Sunday, October 14, 2007

Fall Bees

In the fall, the job of beekeeper is done. The faint yellowing of leaves was the first harbinger of fall, and now the blackening of basil and tomato leaves no longer allows our denial that another lush and bountiful summer is drawing to a close. We see the nectar hunting bees with less and less choice in their final search for winter stores.

But for those wanting to get into beekeeping, fall is the beginning of the cycle - time to get ready, design and figure out your future beeyard, perhaps even start planting pollination hedges or gardens to offer some easy snack for your furry tribe; get into the network of local beekeepers and line up your hive purchase. In our cold climate, the bees need to arrive around mid to late March, when the season begins with pollen harvest from elm, Russian Olive and Tamarisk.

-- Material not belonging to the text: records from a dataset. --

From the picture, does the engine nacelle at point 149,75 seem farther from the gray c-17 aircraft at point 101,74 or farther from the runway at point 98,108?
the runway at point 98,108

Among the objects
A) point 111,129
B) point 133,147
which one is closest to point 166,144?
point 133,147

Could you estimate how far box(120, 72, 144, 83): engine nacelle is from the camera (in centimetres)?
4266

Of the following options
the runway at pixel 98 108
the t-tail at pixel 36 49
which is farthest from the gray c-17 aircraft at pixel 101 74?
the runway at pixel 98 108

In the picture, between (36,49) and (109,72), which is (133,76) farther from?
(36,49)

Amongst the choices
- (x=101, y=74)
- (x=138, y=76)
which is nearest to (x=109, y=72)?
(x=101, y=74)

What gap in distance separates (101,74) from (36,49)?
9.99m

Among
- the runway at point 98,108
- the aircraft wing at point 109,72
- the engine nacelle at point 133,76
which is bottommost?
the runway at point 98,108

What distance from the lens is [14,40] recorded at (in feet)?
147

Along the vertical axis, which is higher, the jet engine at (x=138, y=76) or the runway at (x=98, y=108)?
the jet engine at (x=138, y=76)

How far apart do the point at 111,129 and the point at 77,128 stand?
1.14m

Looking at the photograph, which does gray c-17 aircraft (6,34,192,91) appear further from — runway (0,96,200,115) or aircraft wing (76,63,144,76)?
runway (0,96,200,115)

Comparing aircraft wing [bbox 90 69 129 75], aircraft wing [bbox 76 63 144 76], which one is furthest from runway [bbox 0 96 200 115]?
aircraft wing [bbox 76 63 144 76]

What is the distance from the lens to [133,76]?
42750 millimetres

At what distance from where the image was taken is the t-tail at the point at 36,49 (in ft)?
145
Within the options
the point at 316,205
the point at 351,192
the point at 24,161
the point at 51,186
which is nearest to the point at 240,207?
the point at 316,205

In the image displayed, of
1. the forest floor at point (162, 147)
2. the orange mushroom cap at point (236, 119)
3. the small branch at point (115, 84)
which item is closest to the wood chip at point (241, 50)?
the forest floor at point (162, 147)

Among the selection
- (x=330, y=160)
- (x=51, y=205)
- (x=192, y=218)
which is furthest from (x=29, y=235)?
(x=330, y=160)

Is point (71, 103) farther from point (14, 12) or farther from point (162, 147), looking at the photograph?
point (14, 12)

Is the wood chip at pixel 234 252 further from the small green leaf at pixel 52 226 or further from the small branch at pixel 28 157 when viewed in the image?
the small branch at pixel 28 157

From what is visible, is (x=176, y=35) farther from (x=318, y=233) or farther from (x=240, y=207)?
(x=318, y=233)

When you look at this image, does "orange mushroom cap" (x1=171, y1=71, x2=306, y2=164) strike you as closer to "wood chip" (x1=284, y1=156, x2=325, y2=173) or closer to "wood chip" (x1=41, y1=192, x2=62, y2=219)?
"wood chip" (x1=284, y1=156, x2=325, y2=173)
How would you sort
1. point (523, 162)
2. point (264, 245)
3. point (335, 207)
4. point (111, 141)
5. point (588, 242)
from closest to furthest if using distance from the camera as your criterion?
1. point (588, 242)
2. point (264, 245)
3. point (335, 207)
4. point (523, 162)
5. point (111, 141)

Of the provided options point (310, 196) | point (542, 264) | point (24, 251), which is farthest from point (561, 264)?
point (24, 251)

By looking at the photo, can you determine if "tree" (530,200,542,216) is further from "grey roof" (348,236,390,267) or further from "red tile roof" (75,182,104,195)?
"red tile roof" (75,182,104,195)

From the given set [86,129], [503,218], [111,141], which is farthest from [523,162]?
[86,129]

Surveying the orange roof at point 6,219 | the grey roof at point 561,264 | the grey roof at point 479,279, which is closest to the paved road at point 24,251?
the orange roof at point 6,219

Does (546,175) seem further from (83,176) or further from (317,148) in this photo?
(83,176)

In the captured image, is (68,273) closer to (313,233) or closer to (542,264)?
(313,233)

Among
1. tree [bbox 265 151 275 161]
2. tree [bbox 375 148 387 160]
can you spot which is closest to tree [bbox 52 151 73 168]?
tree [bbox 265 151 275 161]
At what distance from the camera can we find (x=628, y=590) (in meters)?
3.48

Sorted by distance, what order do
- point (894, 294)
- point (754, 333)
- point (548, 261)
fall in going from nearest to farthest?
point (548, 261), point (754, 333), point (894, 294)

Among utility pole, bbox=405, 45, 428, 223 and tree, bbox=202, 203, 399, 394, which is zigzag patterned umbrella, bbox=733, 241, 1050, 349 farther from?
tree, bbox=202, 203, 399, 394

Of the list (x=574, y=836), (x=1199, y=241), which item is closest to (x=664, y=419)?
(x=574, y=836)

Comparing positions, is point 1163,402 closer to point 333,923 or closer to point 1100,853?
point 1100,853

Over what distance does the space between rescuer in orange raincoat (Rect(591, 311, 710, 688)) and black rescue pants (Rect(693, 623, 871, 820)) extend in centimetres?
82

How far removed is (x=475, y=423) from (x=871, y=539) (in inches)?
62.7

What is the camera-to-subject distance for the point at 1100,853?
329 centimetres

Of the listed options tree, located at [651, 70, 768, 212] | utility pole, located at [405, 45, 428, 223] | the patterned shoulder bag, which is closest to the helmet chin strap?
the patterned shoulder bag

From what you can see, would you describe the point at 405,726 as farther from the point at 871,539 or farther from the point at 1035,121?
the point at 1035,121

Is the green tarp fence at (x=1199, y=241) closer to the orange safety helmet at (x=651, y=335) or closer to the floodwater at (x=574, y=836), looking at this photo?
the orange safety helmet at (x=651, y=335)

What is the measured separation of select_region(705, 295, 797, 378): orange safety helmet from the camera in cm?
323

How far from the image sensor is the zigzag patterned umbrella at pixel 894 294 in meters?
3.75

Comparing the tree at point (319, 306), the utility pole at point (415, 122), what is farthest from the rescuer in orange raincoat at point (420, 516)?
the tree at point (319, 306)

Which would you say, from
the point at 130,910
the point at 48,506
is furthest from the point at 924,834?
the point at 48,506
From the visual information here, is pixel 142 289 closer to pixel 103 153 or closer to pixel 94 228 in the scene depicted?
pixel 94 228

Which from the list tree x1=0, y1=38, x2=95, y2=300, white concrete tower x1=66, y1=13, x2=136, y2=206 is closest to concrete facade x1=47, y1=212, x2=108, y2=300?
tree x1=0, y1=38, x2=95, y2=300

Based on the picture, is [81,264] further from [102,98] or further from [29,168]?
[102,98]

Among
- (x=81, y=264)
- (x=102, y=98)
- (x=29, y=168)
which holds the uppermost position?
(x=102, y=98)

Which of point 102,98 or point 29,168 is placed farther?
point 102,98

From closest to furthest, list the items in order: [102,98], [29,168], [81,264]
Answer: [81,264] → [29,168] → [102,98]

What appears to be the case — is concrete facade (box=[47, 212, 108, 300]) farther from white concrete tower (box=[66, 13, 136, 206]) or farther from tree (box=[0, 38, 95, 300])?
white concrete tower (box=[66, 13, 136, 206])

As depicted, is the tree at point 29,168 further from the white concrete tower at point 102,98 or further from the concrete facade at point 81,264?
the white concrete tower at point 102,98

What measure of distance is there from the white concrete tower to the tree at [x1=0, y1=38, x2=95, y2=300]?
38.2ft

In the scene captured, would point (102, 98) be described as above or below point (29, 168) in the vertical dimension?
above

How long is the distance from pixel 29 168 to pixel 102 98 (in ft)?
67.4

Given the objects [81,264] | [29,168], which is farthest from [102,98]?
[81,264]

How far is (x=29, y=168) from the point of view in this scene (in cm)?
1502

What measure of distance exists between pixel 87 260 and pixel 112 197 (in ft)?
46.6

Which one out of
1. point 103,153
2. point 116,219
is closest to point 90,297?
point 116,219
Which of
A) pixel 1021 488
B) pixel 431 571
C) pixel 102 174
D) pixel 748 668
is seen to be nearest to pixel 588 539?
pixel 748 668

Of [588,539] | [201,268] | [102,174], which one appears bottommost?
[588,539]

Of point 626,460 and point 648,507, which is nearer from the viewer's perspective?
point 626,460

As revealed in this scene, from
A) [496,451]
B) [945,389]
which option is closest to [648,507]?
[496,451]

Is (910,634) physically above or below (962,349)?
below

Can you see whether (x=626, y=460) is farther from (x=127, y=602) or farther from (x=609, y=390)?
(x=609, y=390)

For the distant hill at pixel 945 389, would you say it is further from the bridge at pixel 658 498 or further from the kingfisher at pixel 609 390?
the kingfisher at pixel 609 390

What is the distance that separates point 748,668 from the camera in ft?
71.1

I don't keep bees, although knowing how beneficial they are to ecosystems in general it’s difficult to imagine a permaculture food forest, backyard or homestead without them. But I am lucky, I have friends that keep bees on each side of our farm, and they trade honey with me for goat's milk and cheese. I like this trade agreement, and keep planting pollinators' hedges and gardens where "their" bees come to harvest nectar. I like the fact that my role is more focused on building an ecosystem for bees and other pollinators, rather then on keeping them. You can see some of my plant lists for bees and beneficial insects & pollinators here: http://www.permaculture.org/nm/index.php/site/At-Home/.
I also organize beekeeping classes and workshops http://www.permaculture.org/nm/index.php/site/Beekeeping/ which attract people nationwide, since our focus is on less known and more ecologically sound Topbar Beekeeping.

No matter where you are, beekeeping is a great way to get in touch with the spirit of place, akin to farming and vineyard keeping, but significantly less labor intensive.